City Council ratified the collective bargaining agreement last month, and it comes on the heels of agreements with the Public Safety Employees Union Unit II and the unions representing the police sergeants, lieutenants and captains.
Covering more than 5,000 firefighters and paramedics, the Local 2 contract encompasses the time period July 2017 through June 2021 and will give members of the Chicago Fire Department raises in line with those awarded to other public safety units, while saving the city about $10 million due to a number of reforms, the mayor's office said.
The reforms include requiring active members to contribute an additional 1.5% of their salaries toward healthcare costs. While preserving eligibility for retiree health care at age 55, the new agreement also requires future retirees between the ages of 55 and 60 to contribute 3% and those between 60 and 62 to contribute 1.5% of their retirement annuity toward their benefit.

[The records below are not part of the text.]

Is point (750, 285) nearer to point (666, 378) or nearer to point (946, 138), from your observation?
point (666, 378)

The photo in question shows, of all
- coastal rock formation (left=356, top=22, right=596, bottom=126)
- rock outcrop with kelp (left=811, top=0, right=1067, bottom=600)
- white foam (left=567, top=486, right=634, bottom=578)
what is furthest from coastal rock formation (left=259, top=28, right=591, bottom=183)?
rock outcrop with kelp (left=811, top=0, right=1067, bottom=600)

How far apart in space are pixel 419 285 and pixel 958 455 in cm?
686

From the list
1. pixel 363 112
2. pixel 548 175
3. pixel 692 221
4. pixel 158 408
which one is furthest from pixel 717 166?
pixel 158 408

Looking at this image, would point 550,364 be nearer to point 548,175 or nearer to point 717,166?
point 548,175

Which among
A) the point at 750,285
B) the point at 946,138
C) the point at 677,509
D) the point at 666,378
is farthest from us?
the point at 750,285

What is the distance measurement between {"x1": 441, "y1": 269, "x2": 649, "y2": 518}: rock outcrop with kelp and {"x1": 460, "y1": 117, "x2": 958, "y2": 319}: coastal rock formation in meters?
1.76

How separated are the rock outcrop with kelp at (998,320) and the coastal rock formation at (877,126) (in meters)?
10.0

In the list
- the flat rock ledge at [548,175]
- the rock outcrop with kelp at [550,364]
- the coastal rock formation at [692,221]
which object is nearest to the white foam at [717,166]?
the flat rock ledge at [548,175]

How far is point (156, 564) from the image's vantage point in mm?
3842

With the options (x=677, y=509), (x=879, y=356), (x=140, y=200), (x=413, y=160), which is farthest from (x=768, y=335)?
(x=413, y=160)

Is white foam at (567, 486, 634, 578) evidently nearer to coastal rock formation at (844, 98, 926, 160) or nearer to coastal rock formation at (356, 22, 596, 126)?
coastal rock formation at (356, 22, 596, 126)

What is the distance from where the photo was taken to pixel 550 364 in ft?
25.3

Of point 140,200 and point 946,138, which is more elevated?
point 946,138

This nearly doubles employee healthcare contributions. But, the one-year deal does include $95 million in back pay.
The new deal includes a 10% pay raise, with all but 2.5% of it retroactive, and increases vacation days for paramedics.
Many rank-and-file members are not entirely happy with the agreement.
Alderman Andre Vasquez, Alderwoman Susan Sadlowski Garza and President of CFD Local 2 Union Jim Tracy joined Lightfoot Friday at the signing ceremony.
"I'm not happy with all the provisions of the contract, as my membership is also not happy with it all," Tracy said. "But today is a good day."
The short-term agreement expires next summer so the city will need to negotiate with the firefighters for a longer deal.
Meanwhile the city is now on the hook to cover the $95 million in back pay attached to this contract, at a time when the city is in an $800 million budget hole from the shutdown during the pandemic.
"We had set aside money to make sure that we could pay it. Obviously we anticipated what the amount would be and we started setting aside resources to make sure that we could get the deal done, so it's already accounted for," Lightfoot said.
Meanwhile, police remain without a contract.
Fraternal Order of Police President John Catanzara, who has a tense relationship with the mayor, showed up to the Edgewater firehouse where the signing occurred later Friday morning to present Lightfoot with their counter-proposal.
"I think it was a purposeful slap in the face," Catanzara said. "The mayor wanted to obviously give us the middle finger, just to kind of show off that the firemen are contracted."
Lightfoot had already left by the time Catanzara showed up.
However, earlier she said in the news conference that she doesn't have good things to say about him, but she cares deeply about the police.
Earlier this week Lightfoot sent the Cantanzara a letter expressing frustration after negotiations broke down.
"He should get at the table and be serious about getting a deal done. But a deal done with the Chicago, with the FOP has to include accountability and reform measures," she said.
Lightfoot also said she's not going to negotiate in the media.
The FOP said it's willing to talk reforms, but only after signing a contract to deal with the financials to compensate members who have worked under challenged conditions due to COVID-19 and civil unrest.
While the firefighters contract includes no reductions in the workforce until at least 2022, the police department could see reduced staffing levels if vacancies due to retirements are not filled in order to help offset the budget deficit.